The rise of compressive sensing and sparse representation has begun to provide researchers with a solid theoretical foundation for understanding the geometric and statistical properties of large high-dimensional data sets, whereas the revival of deep learning has begun to provide researchers with efficient computational platforms for handling practical (reinforced) learning tasks with large-scale, high-dimensional input data sets. Almost around the same time, the quest to seek tractable and efficient algorithms is revolutionizing optimization tools needed to learn such complex models and analyze such massive data sets. As we have mentioned before, many such optimization and learning algorithms can be easily implemented on modern cloud computing platforms, and hence can be scaled up to arbitrary sizes.
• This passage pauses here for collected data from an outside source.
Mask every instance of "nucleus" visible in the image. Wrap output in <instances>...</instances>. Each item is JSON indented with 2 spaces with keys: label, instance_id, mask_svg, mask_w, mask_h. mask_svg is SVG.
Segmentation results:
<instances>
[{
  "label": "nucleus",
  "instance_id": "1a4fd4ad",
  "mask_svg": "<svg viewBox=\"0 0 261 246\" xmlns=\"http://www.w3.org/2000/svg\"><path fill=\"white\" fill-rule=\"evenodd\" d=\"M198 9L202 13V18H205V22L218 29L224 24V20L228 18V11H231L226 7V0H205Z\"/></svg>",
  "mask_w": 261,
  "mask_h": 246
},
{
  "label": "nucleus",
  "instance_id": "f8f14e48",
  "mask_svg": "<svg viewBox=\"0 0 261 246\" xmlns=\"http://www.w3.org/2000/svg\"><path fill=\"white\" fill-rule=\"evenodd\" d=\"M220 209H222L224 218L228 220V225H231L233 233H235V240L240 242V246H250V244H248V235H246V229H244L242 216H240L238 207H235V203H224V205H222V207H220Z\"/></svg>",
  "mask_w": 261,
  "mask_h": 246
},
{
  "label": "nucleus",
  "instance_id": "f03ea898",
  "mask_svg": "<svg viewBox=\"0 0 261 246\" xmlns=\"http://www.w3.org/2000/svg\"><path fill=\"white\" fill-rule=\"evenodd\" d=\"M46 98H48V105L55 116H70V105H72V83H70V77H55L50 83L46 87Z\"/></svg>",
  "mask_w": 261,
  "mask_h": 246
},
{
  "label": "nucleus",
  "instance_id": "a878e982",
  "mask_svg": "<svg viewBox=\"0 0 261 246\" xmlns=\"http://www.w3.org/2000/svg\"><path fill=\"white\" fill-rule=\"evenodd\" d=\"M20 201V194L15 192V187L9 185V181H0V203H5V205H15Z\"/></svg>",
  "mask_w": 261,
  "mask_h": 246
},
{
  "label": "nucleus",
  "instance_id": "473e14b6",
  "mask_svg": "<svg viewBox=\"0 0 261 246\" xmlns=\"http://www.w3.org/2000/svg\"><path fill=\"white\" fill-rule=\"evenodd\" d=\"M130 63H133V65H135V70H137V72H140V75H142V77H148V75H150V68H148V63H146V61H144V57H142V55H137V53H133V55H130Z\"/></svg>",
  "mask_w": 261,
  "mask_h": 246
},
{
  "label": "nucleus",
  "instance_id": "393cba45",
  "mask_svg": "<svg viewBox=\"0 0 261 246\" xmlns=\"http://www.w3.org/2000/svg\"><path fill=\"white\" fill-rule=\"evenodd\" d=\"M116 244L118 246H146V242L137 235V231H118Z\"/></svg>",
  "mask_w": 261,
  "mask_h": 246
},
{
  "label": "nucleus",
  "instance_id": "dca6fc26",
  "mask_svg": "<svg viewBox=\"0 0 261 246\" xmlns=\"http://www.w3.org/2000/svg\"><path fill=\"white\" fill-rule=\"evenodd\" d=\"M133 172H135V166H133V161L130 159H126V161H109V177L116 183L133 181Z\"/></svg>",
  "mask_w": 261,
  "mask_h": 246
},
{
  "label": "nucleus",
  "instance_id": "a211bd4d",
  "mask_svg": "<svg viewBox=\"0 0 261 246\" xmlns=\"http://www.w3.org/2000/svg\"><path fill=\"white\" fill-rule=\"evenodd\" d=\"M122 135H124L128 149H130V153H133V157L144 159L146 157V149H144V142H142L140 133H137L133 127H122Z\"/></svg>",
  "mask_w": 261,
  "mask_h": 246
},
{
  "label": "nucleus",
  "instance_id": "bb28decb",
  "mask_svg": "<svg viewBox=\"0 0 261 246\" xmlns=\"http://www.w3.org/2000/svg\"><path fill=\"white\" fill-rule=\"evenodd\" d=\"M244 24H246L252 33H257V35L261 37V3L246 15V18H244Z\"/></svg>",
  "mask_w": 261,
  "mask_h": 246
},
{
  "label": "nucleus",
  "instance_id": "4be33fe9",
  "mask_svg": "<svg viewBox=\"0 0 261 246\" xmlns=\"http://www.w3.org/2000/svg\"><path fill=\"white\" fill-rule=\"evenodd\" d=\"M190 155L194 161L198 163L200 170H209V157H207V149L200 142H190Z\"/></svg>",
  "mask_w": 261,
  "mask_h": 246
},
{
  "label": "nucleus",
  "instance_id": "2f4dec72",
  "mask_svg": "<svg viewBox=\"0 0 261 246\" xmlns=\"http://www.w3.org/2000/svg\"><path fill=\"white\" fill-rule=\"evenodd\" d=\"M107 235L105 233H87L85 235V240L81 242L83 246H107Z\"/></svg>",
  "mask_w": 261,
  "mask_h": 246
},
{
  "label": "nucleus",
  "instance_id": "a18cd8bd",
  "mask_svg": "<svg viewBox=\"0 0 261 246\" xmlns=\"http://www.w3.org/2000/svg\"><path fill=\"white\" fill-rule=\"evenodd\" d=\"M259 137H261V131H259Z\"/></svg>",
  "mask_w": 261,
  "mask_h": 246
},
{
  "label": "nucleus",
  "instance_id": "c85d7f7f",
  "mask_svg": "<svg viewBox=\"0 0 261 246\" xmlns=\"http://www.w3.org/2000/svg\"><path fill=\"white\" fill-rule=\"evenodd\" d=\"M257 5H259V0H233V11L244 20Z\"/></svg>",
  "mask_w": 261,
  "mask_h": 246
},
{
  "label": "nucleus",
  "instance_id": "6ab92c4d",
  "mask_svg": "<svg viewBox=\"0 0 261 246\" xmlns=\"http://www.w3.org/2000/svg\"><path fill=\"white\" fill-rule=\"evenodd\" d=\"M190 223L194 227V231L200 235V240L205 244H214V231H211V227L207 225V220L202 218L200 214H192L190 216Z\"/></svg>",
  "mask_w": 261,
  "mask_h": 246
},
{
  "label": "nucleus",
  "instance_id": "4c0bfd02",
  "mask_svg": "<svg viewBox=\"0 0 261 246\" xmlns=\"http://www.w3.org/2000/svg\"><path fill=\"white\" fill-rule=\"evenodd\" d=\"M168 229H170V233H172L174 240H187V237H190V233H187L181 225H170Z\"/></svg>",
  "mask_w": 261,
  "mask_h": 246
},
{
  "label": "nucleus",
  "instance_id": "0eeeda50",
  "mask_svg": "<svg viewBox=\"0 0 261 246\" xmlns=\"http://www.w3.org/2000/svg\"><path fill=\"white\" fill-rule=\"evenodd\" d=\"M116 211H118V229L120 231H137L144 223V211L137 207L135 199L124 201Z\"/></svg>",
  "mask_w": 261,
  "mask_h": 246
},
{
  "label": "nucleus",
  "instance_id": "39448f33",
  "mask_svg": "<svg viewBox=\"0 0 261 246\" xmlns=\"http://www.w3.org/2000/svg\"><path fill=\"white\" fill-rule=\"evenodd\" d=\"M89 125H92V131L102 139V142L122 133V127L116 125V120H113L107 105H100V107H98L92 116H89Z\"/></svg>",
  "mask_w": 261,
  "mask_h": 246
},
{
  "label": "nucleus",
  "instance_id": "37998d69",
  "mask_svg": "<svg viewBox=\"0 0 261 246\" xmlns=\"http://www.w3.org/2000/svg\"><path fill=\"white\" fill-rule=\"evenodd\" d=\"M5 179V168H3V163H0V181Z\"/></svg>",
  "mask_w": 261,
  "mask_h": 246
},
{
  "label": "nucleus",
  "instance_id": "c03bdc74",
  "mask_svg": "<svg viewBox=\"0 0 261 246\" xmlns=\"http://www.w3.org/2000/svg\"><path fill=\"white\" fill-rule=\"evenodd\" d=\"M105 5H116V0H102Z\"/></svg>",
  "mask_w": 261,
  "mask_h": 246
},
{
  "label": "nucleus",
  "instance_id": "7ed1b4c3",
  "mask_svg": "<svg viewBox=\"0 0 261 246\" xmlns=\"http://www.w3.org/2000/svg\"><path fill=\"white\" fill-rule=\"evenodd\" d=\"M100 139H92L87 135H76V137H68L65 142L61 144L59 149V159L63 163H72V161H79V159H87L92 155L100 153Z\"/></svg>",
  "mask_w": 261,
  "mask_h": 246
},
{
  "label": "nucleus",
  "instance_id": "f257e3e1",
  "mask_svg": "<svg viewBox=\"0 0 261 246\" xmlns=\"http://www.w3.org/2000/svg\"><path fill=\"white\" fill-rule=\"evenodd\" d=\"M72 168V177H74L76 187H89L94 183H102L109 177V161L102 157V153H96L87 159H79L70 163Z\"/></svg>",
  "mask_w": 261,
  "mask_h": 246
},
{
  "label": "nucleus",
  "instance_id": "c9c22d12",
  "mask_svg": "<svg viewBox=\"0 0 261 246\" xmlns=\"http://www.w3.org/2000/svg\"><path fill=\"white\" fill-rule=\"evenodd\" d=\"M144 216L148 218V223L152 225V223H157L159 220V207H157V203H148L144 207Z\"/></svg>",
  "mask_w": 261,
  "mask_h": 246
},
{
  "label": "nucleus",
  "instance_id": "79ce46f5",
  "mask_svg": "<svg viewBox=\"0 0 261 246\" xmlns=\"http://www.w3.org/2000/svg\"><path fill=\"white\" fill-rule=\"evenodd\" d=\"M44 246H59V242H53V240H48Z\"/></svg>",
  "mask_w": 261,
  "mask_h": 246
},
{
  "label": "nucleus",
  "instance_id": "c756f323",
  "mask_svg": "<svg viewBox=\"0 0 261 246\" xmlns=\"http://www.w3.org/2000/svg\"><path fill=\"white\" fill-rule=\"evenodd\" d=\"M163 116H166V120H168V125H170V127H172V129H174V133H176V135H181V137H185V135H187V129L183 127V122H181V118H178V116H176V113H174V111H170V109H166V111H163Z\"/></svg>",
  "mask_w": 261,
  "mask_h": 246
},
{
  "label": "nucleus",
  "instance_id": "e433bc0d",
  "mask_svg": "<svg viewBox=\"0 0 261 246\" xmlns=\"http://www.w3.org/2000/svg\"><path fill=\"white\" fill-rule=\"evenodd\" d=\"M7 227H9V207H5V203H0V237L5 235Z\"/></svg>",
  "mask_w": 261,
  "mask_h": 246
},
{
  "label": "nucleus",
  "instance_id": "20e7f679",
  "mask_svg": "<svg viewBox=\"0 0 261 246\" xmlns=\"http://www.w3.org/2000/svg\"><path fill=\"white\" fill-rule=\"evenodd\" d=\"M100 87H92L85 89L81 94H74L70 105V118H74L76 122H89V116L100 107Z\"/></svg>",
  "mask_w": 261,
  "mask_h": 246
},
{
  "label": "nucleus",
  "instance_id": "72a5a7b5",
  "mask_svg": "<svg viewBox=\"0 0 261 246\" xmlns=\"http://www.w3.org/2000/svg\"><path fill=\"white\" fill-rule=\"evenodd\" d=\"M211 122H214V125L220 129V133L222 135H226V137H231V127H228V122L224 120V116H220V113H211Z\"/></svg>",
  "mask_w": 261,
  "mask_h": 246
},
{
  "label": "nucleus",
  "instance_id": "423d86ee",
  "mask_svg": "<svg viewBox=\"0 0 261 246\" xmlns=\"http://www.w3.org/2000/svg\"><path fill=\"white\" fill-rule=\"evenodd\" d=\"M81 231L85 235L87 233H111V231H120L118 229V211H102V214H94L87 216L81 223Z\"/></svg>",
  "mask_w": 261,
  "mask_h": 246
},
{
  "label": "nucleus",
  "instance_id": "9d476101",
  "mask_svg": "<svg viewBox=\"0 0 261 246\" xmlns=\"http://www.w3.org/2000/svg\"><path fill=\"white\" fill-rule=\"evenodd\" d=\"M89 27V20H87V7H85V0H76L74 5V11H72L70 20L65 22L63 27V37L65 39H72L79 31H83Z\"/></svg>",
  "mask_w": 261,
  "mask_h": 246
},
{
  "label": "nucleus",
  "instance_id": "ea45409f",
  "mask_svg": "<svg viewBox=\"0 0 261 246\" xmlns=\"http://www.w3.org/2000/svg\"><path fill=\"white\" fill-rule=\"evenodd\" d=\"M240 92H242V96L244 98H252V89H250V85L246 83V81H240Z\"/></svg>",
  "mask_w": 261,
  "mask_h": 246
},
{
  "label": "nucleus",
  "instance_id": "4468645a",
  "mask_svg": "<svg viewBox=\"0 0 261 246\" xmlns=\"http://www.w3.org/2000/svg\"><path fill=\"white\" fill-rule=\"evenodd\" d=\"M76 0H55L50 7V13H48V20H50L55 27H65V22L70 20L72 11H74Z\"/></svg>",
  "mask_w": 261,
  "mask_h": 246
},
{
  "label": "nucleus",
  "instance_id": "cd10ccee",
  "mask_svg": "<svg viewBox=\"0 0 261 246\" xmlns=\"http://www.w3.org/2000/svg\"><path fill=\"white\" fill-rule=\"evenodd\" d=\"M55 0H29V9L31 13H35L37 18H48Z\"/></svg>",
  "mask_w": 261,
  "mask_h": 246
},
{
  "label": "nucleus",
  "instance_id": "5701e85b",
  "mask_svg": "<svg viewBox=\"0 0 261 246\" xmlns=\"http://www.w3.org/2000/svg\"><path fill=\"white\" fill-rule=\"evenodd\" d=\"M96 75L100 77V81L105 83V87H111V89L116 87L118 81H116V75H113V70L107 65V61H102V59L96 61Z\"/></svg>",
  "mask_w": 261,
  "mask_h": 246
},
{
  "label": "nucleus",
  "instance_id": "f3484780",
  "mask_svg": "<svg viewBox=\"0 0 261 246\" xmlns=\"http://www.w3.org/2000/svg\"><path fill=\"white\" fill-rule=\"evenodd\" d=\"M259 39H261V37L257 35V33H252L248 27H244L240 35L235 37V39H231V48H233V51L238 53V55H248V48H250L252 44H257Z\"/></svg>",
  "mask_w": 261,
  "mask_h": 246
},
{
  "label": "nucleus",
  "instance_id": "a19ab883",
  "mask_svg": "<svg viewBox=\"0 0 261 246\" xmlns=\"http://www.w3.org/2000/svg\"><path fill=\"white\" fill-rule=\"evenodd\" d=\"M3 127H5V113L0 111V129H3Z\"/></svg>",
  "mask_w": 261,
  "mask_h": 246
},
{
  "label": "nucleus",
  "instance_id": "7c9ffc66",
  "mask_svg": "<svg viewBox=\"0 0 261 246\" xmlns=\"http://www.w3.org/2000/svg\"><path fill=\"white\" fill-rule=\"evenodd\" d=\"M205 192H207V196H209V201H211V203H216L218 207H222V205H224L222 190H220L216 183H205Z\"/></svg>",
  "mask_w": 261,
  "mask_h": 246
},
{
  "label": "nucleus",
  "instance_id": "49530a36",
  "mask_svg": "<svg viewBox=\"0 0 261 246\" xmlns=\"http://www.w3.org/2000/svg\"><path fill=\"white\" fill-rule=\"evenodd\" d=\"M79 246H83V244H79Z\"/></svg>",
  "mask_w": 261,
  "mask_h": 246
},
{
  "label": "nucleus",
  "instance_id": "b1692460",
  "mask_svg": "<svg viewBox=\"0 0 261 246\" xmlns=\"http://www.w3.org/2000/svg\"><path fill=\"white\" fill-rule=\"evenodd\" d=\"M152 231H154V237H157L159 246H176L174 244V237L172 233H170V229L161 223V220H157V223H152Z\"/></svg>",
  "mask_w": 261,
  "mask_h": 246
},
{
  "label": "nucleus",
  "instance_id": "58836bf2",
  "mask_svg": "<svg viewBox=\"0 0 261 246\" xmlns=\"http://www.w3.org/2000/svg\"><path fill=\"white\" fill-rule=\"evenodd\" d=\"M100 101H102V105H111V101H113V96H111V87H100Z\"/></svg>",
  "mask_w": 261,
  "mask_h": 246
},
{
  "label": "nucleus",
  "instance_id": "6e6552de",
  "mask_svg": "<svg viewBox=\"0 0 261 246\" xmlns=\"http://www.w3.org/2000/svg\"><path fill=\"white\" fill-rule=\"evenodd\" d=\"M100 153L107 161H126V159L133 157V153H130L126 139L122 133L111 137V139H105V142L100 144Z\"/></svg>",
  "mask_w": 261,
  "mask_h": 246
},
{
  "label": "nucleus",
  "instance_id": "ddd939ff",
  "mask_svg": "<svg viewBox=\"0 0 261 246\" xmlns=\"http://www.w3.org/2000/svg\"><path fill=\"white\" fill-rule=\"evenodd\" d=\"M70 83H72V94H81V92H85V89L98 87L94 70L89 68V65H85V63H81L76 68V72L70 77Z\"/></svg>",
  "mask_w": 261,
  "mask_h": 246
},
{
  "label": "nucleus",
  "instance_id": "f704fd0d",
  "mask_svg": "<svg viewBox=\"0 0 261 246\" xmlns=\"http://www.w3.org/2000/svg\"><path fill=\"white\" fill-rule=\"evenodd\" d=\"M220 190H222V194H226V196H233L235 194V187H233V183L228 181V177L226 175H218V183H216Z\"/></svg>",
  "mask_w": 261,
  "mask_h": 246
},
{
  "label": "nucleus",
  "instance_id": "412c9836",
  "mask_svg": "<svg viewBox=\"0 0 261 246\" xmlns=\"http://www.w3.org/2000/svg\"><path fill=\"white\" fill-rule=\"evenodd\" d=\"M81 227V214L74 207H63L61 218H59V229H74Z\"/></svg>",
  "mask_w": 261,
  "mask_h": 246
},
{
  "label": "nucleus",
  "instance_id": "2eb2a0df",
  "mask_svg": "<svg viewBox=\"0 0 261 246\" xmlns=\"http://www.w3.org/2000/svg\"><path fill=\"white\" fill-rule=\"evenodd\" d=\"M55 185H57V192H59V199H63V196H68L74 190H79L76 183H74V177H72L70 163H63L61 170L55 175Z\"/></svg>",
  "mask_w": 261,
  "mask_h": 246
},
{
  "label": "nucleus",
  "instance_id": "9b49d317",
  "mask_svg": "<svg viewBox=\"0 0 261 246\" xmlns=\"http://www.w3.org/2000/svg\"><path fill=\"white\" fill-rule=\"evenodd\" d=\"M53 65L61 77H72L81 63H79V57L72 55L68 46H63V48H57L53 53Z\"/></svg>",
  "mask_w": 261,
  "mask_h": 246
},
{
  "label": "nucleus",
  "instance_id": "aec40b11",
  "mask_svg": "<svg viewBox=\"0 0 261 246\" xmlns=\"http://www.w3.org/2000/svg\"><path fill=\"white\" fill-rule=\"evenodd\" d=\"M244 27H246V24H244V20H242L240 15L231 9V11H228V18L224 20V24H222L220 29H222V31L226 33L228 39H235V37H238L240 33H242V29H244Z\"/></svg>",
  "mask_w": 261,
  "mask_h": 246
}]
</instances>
All these exciting developments make us believe that we are witnessing a perfect storm that takes place only occasionally in the history of science and engineering, whereby fundamental mathematical theories and significant engineering endeavors are fueling each other’s explosive development. Never before have we seen long-isolated research fields in mathematics, statistics, optimization algorithms, computer systems, and industrial applications work so closely together on a common set of challenges. As a result, every field is making progress at an unprecedented rate, feeding on or fueling the progress and success of other fields. We anticipate that this trend will continue for quite some time, until a new body of scientific and engineering knowledge is fully developed. We hope that this book helps scientists and researchers move one step closer toward that grand goal.